I believe the last example, the tragedy, occurs because we have tolerated the other examples.

Shoot, we haven’t simply tolerated inequality; by act or omission, many of us have supported inequality!

Am I wrong?

  • Have we consistently ensured inclusion or have we allowed for exclusivity?
  • Have our minds (and hearts) been open or closed to people who are different?
  • Have we humbled ourselves or have we expected others to submit or acquiesce?
  • Have we been inclined to point out the good or have we only highlighted the bad when generalizing groups of people or speaking of stereotypes?
  • Have we sought to understand others or have we jumped to judgment?

The sooner we appreciate that everyone is equal, the better off our communities will be.

My mother’s advice is needed now more than ever.

Albert Einstein once said, “The world will not be destroyed by those who do evil, but by those who watch them without doing anything.” These are wise words, indeed!

Inequality is prevalent in our schools, in our work environments and in our personal networks because we have allowed, if not encouraged these disparate communities. I don’t know why we have failed to act, and sometimes I feel powerless to change it.

But then I think of my mother!

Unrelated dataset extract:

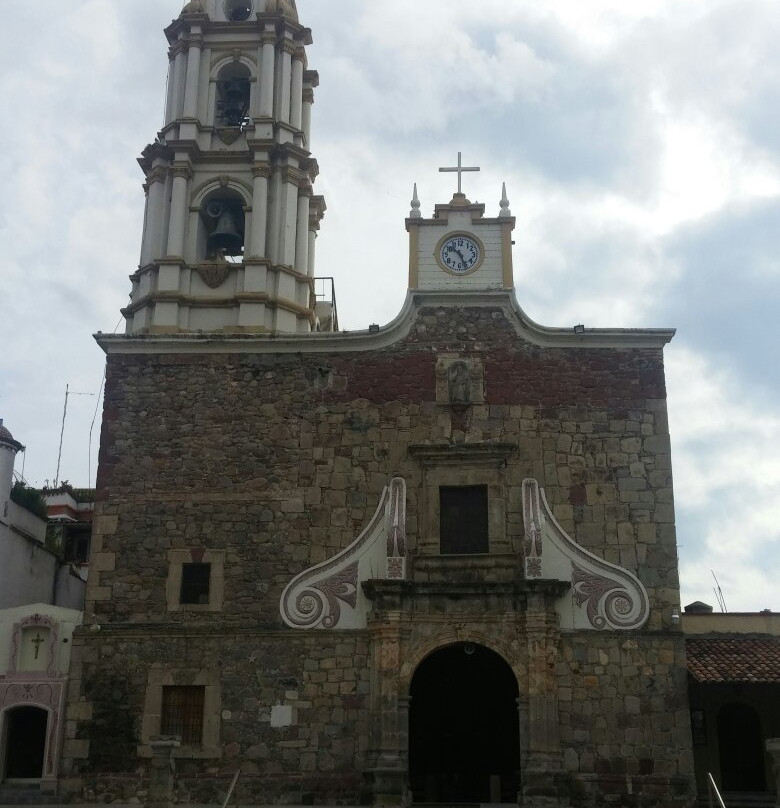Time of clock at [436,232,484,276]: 10:26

She influenced many, and I can do the same. Whether it’s my children, my employees, my colleagues, or my boss, I have the ability to positively influence lots of people.

So can you! 

  • We all have our unique strengths.
  • We all have our individual ways of learning and thinking.
  • We all have our own ways of working.
  • We all have our personal styles of communicating and expression.
  • We all have our own set of idiosyncrasies.
  • We all have our particular beliefs and respective values.

Each and every one of us would be angry, resentful or downright pissed off if someone diminished or criticized these things in us. Therefore, we cannot denigrate or condemn these things in others!

The sooner we appreciate that everyone is equal, the better off our communities will be.